Step-by-step explanation:

Given that the sum of first 7 terms is 140.

We can say that:-

$\sf{S_7 = \dfrac{7}{2}(2a + (7-1) \times d)}$

$\sf{140= \dfrac{7}{2}(2a + 6d)}$

$\sf{\dfrac{140 \times 2}{7}= 2a + 6d}$

$\sf{20 \times 2 = 2a + 6d}$

$\sf{ 40 = 2a + 6d}$

$\sf{20 = a + 3d}$

$\sf{20 - 3d = a }$ -------------(1)

Now, sum of the next 7 terms of the same progression is 385. So, we can say that the sum is 14.

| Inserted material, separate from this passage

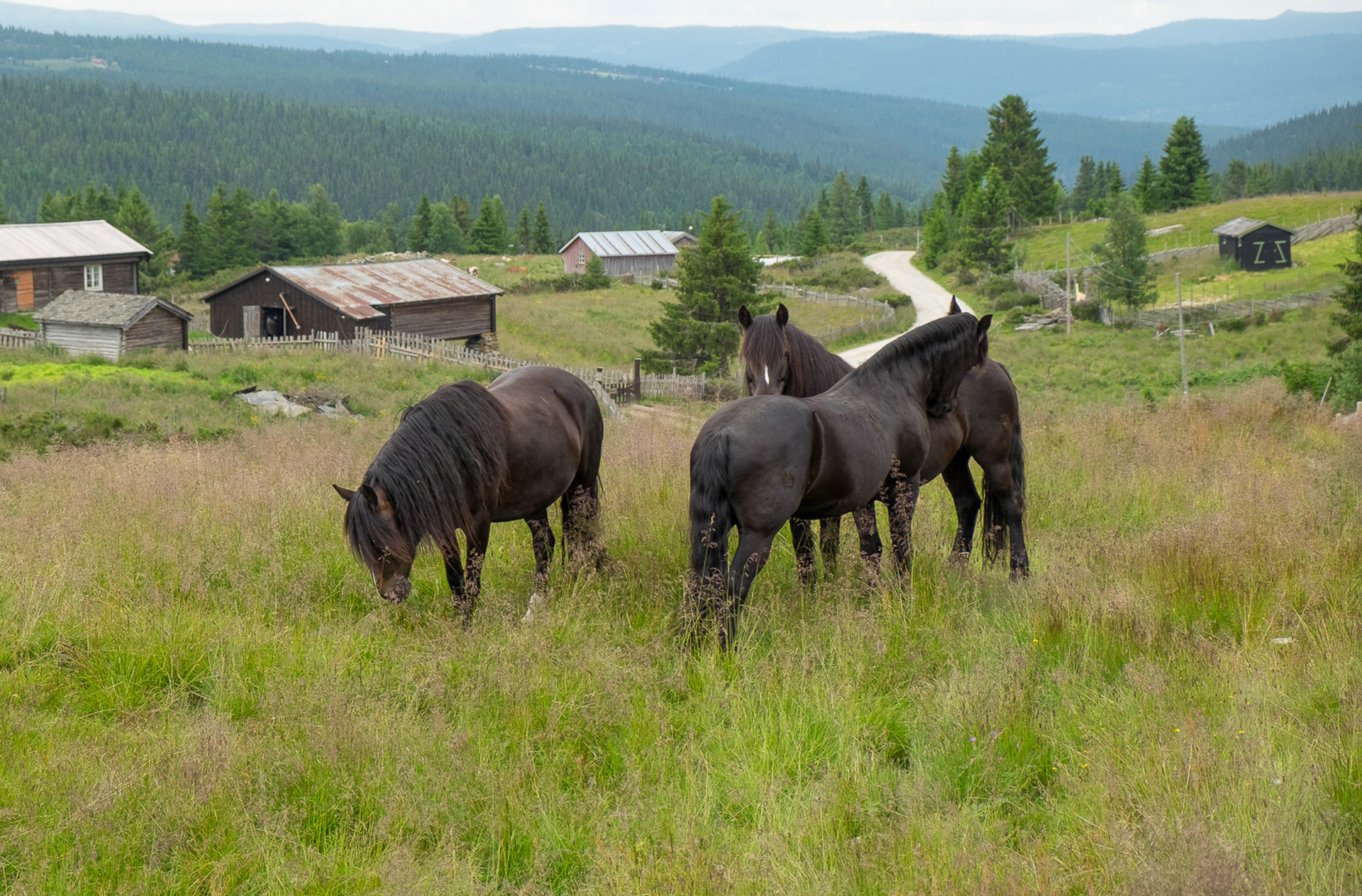 "Stine Marie Barsjø: ""Three horses"""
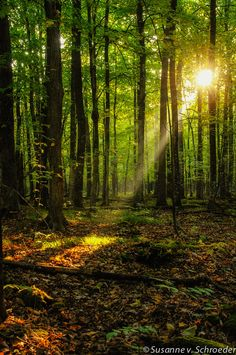 Read the full title Nature Photography, Beam of Sun Light, Fine Art Print, Sun Ray, Summer Autumn Woodland, Green Yellow, Fairy Land, Magical, Cabin Home Decor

$\sf{S_{14} = \dfrac{14}{2}(2a + (14-1) \times d)}$

Now, 140 + 385 = 525

$\sf{525 = 7(2a + 13d)}$

$\sf{\dfrac{525}{7} = 2a + 13d}$

$\sf{75= 2a + 13d}$

Substitute the value of (1) here,

$\sf{75= 2(20 - 3d) + 13d}$

$\sf{75= 40 - 6d + 13d}$

$\sf{75= 40 + 7d}$

$\sf{75 - 40= 7d}$

$\sf{ 35= 7d}$

$\sf{ 5 = d}$

Finding the a of the term,

$\sf{20 - 3d = a }$

$\sf{20 - 15= a }$

$\sf{ 5 = a }$

$\sf{a_n = 5 + 3 (5)}$ = 75.

So, the sequence will be 5, 10, 15 ... till 75.

Answer 2

$\Large{\bf{\green{\mathfrak{\dag{\underline{\underline{Given:-}}}}}}}$

• The sum of the first seven terms of an arithmetic progression is 140 and the sum of the next 7 terms of the same progression is 385.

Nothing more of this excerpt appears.